Continuó lanzando una extensa lista de acusaciones: Maria Graham había profanado el lugar de honor en el carruaje imperial, se negaba a llevar uniforme por no considerarse una empleada de palacio, y a que Plácido y sus compinches jugasen a las cartas en la antecámara de la princesa. Dejó para el final la acusación más grave: la inglesa inculcaba en la mente influenciable de la niña prejuicios e ideas falsas —le hablaba, por ejemplo, de la igualdad entre los hombres—, ideas destinadas a que la pequeña olvidase la diferencia entre su noble ascendencia y la del más miserable de sus súbditos.

—Señor, nosotras somos vuestras fieles criadas —añadió compungida mientras se pasaba un pañuelo por el rostro—. Hemos abandonado nuestra patria para servir la casa de Braganza en una tierra de negros y macacos…

El emperador, medio dormido, estaba enfurruñado. A nadie le gusta que le despierten de la siesta con semejante alboroto. La mujer continuó con su letanía:

—¿Por qué a una extranjera, por el simple hecho de hablar varias lenguas, se la trata como a una princesa? ¿Por qué tiene permiso para dar órdenes a los verdaderos amigos de su majestad? Es tan inmerecido, tan injusto… —dijo en un profundo suspiro.

Pedro se levantó y en una explosión de rabia, soltó:

—¡Que salga del palacio inmediatamente! No quiero que nadie perturbe a mi familia, ni que se enfrenten a mis incondicionales ni que nadie insulte a los herederos de mi casa.

—Señor, me temo que una orden verbal de vuestra majestad no será tomada en serio por la extranjera. ¡Es tan vanidosa!

—¡Que se lo diga Plácido!

—No le hará caso, señor.

—Está bien, deme papel y tinta.

La mujer, exultante, obedeció. Pedro tomó asiento en su escritorio y, haciendo un esfuerzo por controlar su mal genio, escribió una carta a Maria Graham conminándola a que se limitase a pasear con las infantas por el jardín y a dar a Maria da Gloria solamente clases de inglés.

Luego ordenó llamar a Leopoldina:

—Quiero que entregues esto a Maria Graham.

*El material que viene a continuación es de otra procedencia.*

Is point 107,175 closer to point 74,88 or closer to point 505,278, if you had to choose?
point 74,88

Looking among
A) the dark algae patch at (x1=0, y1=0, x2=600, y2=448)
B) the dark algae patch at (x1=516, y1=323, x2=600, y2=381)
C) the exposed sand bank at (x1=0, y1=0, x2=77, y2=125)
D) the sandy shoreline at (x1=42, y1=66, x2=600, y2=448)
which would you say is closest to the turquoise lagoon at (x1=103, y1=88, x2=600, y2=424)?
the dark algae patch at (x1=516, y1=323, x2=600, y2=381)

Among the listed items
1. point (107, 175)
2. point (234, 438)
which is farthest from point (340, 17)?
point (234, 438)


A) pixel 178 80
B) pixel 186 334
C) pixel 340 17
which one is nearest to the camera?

Las lágrimas de sus ojos brotaron antes de que terminase de leer la carta. ¿Qué podía hacer?, se preguntaba la emperatriz. ¿Pedirle que se retractase? Conociendo el inconmensurable orgullo de su marido, sabía que no cambiaría de opinión. Habían condenado a su única amiga, y ella era la encargada de comunicarle la orden.

«Sus ojos estaban rojos de tanto llorar»,
escribiría Maria Graham en su diario. Leopoldina la besó llamándola «queridísima amiga» y explicándole la situación.

—No puedo ayudarte, Maria de mi corazón; tus enemigos, como los míos, deben de beneficiarse de una influencia muy poderosa —le confesó Leopoldina en clara alusión a Domitila—. Mi apoyo sería contraproducente.

—Lo entiendo perfectamente, majestad. Es mejor que no hagáis nada, vuestra situación sólo podría empeorar…

—Creo que lo mejor es que dejéis el palacio.